I was on a two week guided tour of Japan two years ago. The trip of a lifetime. I have to go back one day. The Japanese have an incredible estethic eye. You can just point your camera and click and you get amazing pictures.
Like this gold palace on a quiet fall morning, with a perfect mirror image.
Among the many things that fascinated me, was the appreciation people had for the crafts.
We were so lucky to be able to participate in a 150 year old tea ceremony, as the only foreigners. We were told how to behave, and the ritual for receiving the cup and how to drink the tea. Yes, there were rules for all of it:) The last part of the ceremony was to sit and appreciate our cups; all different, all handmade and some of them very old.
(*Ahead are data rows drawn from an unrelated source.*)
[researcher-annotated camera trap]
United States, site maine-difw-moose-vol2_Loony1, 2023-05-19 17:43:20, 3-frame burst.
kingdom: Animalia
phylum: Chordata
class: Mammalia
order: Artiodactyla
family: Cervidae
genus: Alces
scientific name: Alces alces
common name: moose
Looking around, even not understanding the language, you could see the ladies in their finery showing each other the cups and just enjoying the craftmanship.
Our guide told us that this was a part of their culture - and she put it down into three simple words: enjoying the moment. They are always so busy, but they manage to stop, even if it is just for a short minute, and just enjoy a beautiful sight. Like just stopping and looking at the rain. Or sitting down and enjoying the first snow. Just for a brief minute. Then you are off to do your job.
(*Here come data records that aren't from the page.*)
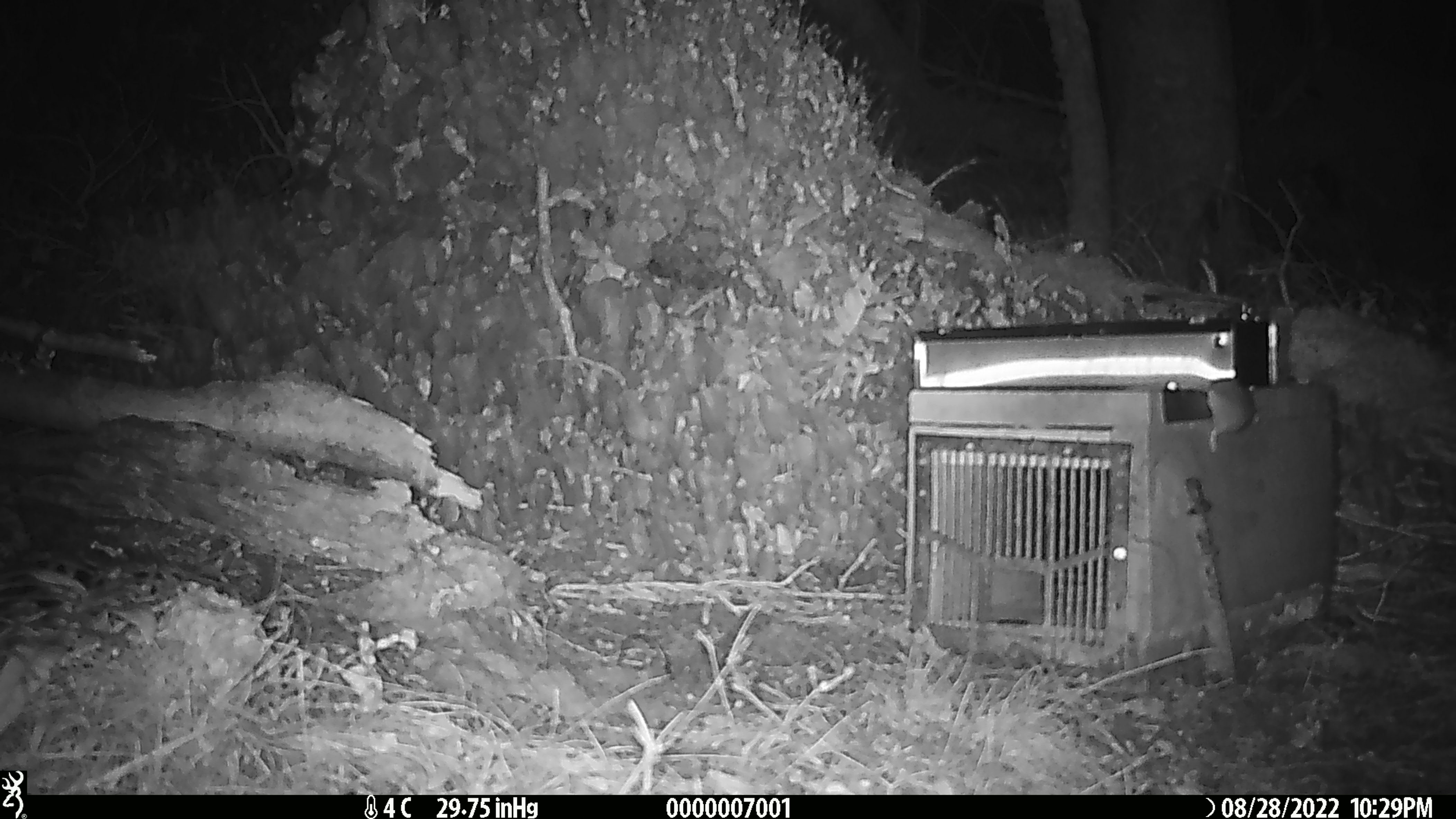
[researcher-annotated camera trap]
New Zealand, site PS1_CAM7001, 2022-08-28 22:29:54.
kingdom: Animalia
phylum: Chordata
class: Mammalia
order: Rodentia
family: Muridae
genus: Mus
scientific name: Mus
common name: mouse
Mouse (Mus).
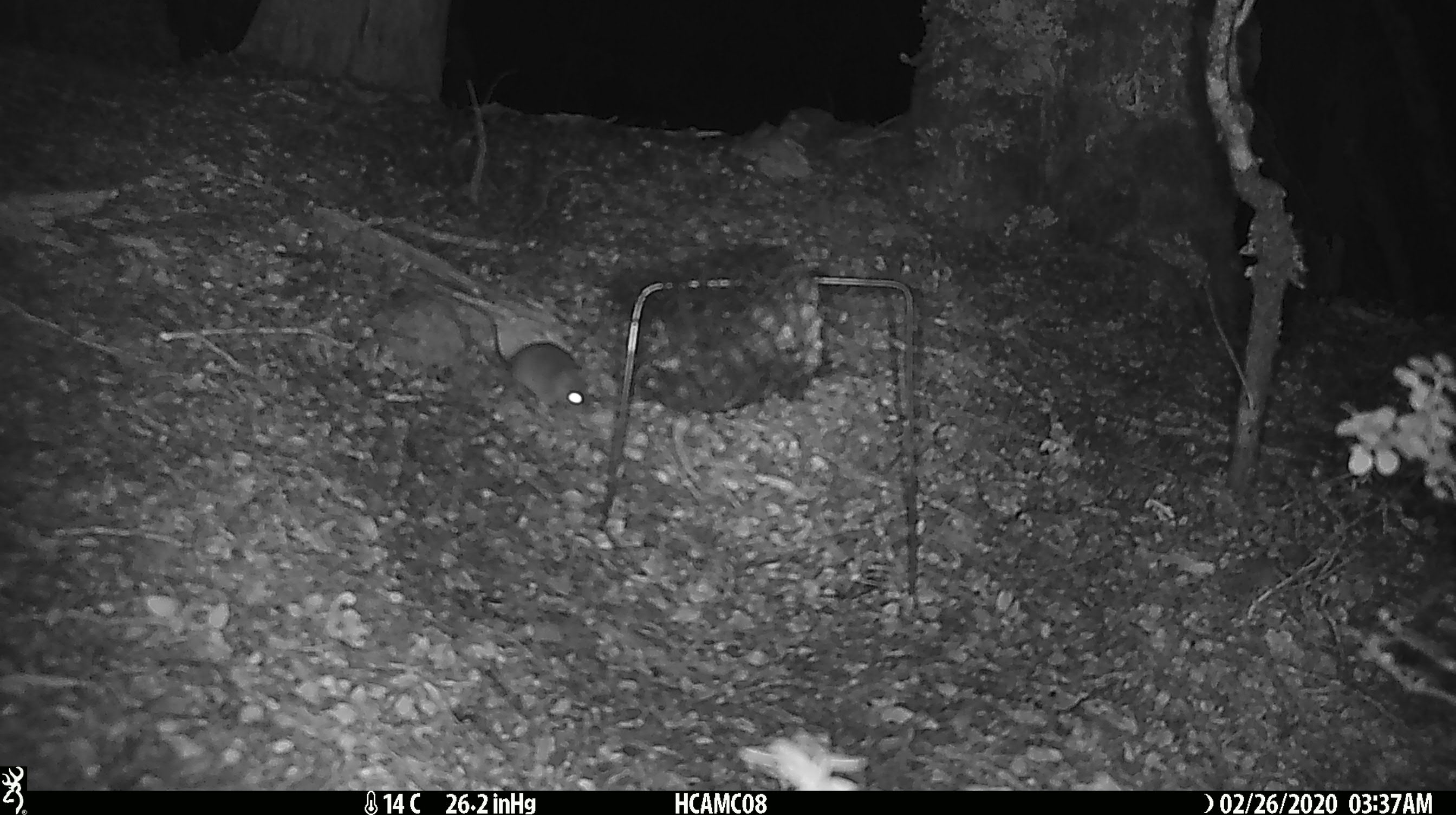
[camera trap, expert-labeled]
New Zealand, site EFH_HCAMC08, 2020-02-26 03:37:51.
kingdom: Animalia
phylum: Chordata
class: Mammalia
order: Rodentia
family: Muridae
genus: Mus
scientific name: Mus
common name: mouse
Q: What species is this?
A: Mouse (Mus).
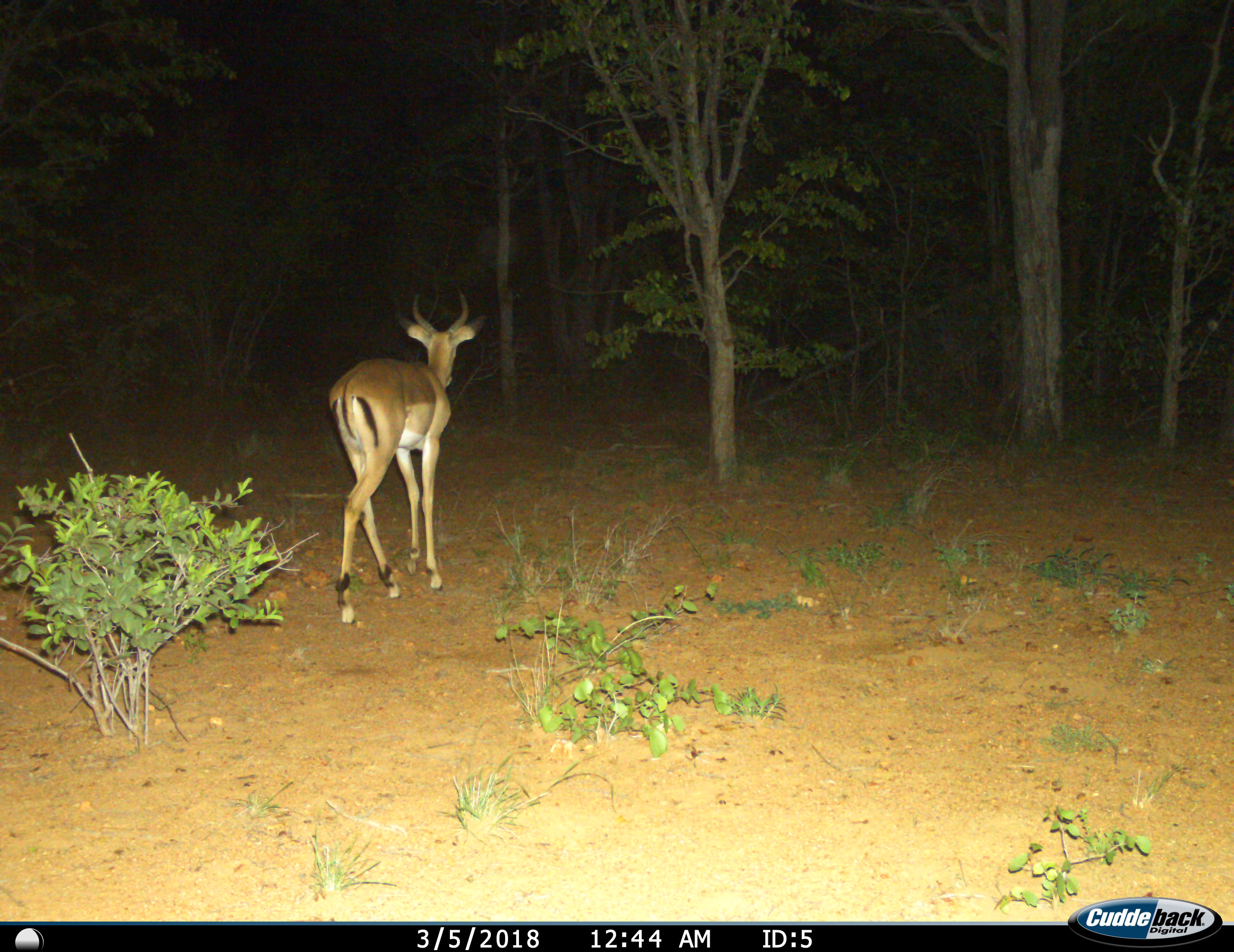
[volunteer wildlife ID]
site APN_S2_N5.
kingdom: Animalia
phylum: Chordata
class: Mammalia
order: Artiodactyla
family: Bovidae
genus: Aepyceros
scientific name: Aepyceros melampus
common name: impala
Impala (Aepyceros melampus), count 1. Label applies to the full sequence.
I started thinking about our busy lives, and how we never do that. So returning back to Norway, into heavy rain..... I stopped for a minute and just looked. I hate rain, as it always is cold and makes everything grey, but for the first time in my life I saw that there were beauty in rain, too. And in the first snow - though I hate that, too:) Though I lapse constantly, now and then it is so enriching to really look and see - like the marina I drive past every morning. How the moon, in the winter, and the sun in the summer, puts different colour on the sea.
And I really adhered to the momentary enjoyment when we visited a craft center and was shown the latest fall fashion in kimonos! I could stare at them for hours.
Visiting a temple a few days later, we came in the middle of a ceremony for seven year old girls (I think they were seven) as they were presented in the temple. All in these perfect little copies of kimonos. I thought this mother and daughter were just beautiful together.
I found this book: Quilting with Japanese fabrics, by Kitty Pippin when I returned home. This quilts has been haunting me ever since. One of these days I will make my own version of it to commemorate my trip to Japan.